REDDING, Calif. (AP) — State regulators are set to vote on a measure that would require California's major utilities to buy enough energy storage capacity by 2020 to power nearly a million homes.
The goal, in part, is to help develop the market for energy storage technology. That technology, which includes batteries, is currently being pursued by utilities, energy companies, startups and researchers, the San Jose Mercury News reported Wednesday. The California Public Utilities Commission is scheduled to take up the proposal at its meeting in Redding on Thursday.
Experts say the ability to store energy effectively would help the electric grid harness renewable energy sources that generate power sporadically.

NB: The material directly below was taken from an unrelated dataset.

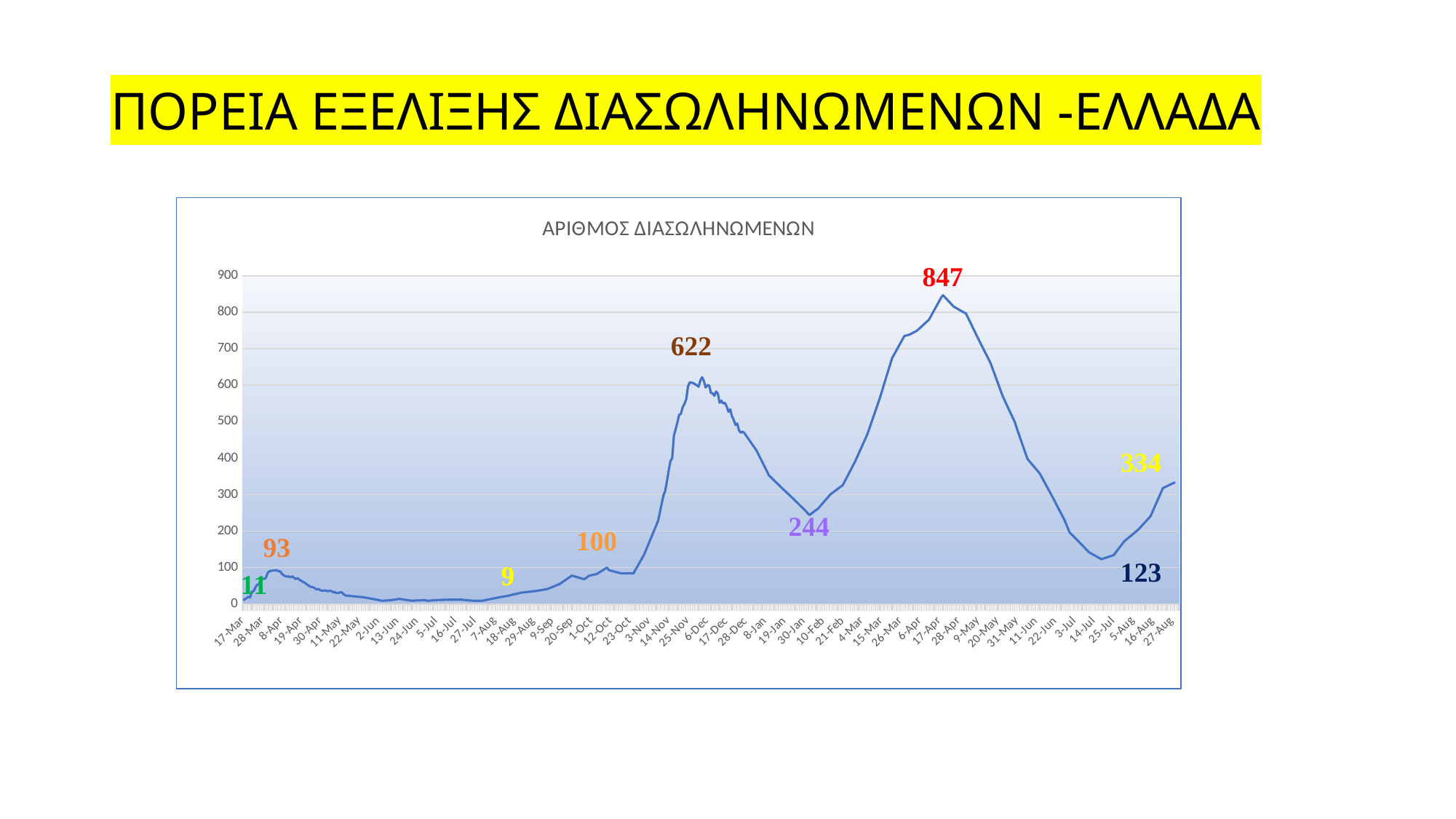
What is the title of the chart? ΑΡΙΘΜΟΣ ΔΙΑΣΩΛΗΝΩΜΕΝΩΝ Is the value at 27-Aug greater or less than 300? greater What is the highest value labelled on the chart? 847 Which labelled peak is larger, the one in December (622) or the one in April (847)? 847 (April) What is the difference between the labelled peak of 847 and the labelled peak of 622? 225 What value is labelled at the trough around late January? 244 What is the difference between the labelled values 334 and 123? 211 What kind of chart is shown on the slide? line chart What value is labelled at the peak around early December? 622 What value is labelled at the end of the line, around 27-Aug? 334 Does the line rise or fall between 28-Apr and 25-Jul? fall What is the lowest value labelled on the chart? 9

It would also build in excess capacity that could prevent service disruptions during events such as storms and wildfires.
They say California's regulations are being watched around the country.
"This is transformative," Chet Lyons, an energy storage consultant based in Boston, told the newspaper. "It's going to have a huge impact on the development of the storage industry, and other state regulators are looking at this as a precedent."
The utility commission's proposal would require Pacific Gas and Electric, Southern California Edison and San Diego Gas & Electric to acquire 1,325 megawatts of energy storage by 2020, with installations no later than the end of 2024.
It stems from a 2010 bill in the state Assembly.
In comments to the commission, the utilities expressed support for energy storage, although they raised concerns about the costs of the proposal given the nascent state of storage technology.
It's not clear yet how the storage mandate will impact ratepayers, the Mercury News reported.